Important word pairs
Many of the vocabulary terms used in statistical thinking come in pairs. We list several such pairs below, in roughly the order they first appear in the Lessons. The pairs can be a reference while reading, but it is also helpful to return to this list to sharpen your understanding of the distinctions.
Explanatory vs response variables. Models (in these Lessons) always involve a single response variable*. In contrast, models can have zero or more explanatory variables.
Variable vs covariate. “Covariate” is another word for an explanatory variable. The word “covariate” signals that the variable is not itself of direct interest to the modeler but puts another explanatory variable in a correct context.
Categorical vs quantitative variables. Always be aware of whether a model’s response variable is categorical or quantitative. When categorical, expect to use zero_one()
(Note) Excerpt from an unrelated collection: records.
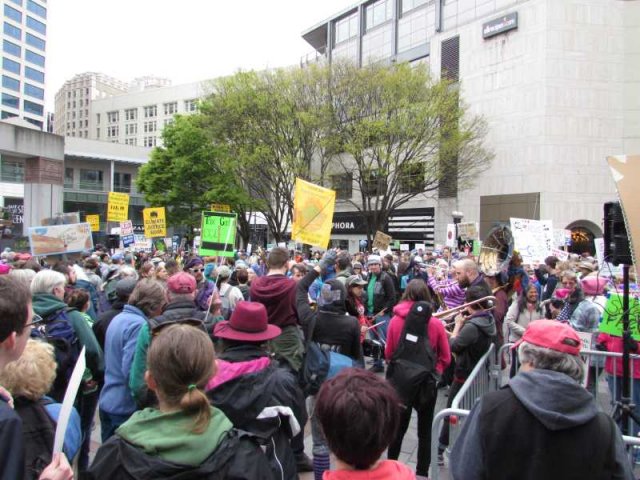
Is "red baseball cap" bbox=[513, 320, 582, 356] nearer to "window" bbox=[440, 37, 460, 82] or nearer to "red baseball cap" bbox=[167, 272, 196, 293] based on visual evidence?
"red baseball cap" bbox=[167, 272, 196, 293]

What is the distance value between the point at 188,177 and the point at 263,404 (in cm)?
3360

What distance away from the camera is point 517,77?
31.3m

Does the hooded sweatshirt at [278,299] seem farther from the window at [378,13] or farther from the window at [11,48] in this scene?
the window at [11,48]

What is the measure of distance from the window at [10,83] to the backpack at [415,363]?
9026 cm

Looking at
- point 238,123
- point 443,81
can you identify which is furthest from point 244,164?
point 443,81

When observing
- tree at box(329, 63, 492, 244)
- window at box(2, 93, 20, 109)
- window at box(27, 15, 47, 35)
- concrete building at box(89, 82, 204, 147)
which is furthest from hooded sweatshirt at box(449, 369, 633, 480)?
window at box(27, 15, 47, 35)

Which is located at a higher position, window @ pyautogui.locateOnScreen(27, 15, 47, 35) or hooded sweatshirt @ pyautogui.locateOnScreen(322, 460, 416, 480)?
window @ pyautogui.locateOnScreen(27, 15, 47, 35)

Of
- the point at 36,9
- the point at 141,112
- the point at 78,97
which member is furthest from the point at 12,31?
the point at 78,97

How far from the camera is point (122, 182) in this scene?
57344mm

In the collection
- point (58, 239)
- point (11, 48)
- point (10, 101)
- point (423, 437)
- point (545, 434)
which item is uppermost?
point (11, 48)

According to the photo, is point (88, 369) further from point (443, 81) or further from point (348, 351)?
point (443, 81)

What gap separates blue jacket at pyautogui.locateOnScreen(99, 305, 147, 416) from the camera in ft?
13.4

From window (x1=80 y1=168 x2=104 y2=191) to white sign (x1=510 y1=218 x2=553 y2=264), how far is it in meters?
53.1

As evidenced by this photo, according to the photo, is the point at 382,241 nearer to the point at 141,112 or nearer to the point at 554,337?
the point at 554,337
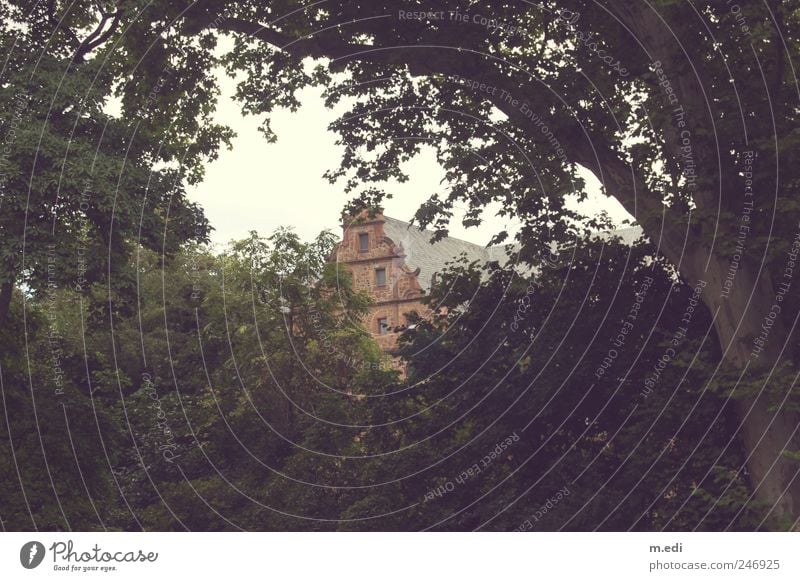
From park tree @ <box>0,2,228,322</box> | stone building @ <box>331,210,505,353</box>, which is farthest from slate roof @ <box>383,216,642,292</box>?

to convert it to quantitative before modeling. In contrast, explanatory variables can be either categorical or quantitative.
Regression model vs classifier. A regression model always has a quantitative response variable. A classifier has a categorical response variable. In these Lessons, as in much professional use of data, our categorical response variables will have two levels (e.g., healthy or sick, up or down, yes or no). In this situation, regression techniques suffice to build classifiers.
Model vs model function. By “model,” we will almost always mean “regression model.” A regression model, typically constructed by the lm()
function, contains various information useful to summarize the model. The “model function” provides the mechanism for one important task, calculating from values from the explanatory variables the corresponding model output.
Model coefficient vs effect size. Model coefficients are numerical parameters. Training determines the appropriate values for the coefficients. In contrast, an effect size describes the relationship between the response variable and a selected explanatory variable.
Point estimate vs interval estimate. A point estimate is a single number. For instance, a model coefficient is a point estimate, as is the output from a model function. In contrast, interval estimates involve two numbers; one specifies the lower end of the interval and the other number specifies the upper end.
Prediction interval vs confidence interval. A prediction interval describes the anticipated range of the actual result for which we have made a prediction, e.g., “tomorrow’s wind will be between 5 and 10 mph.” A confidence interval is often used to express the uncertainty in a coefficient or effect size.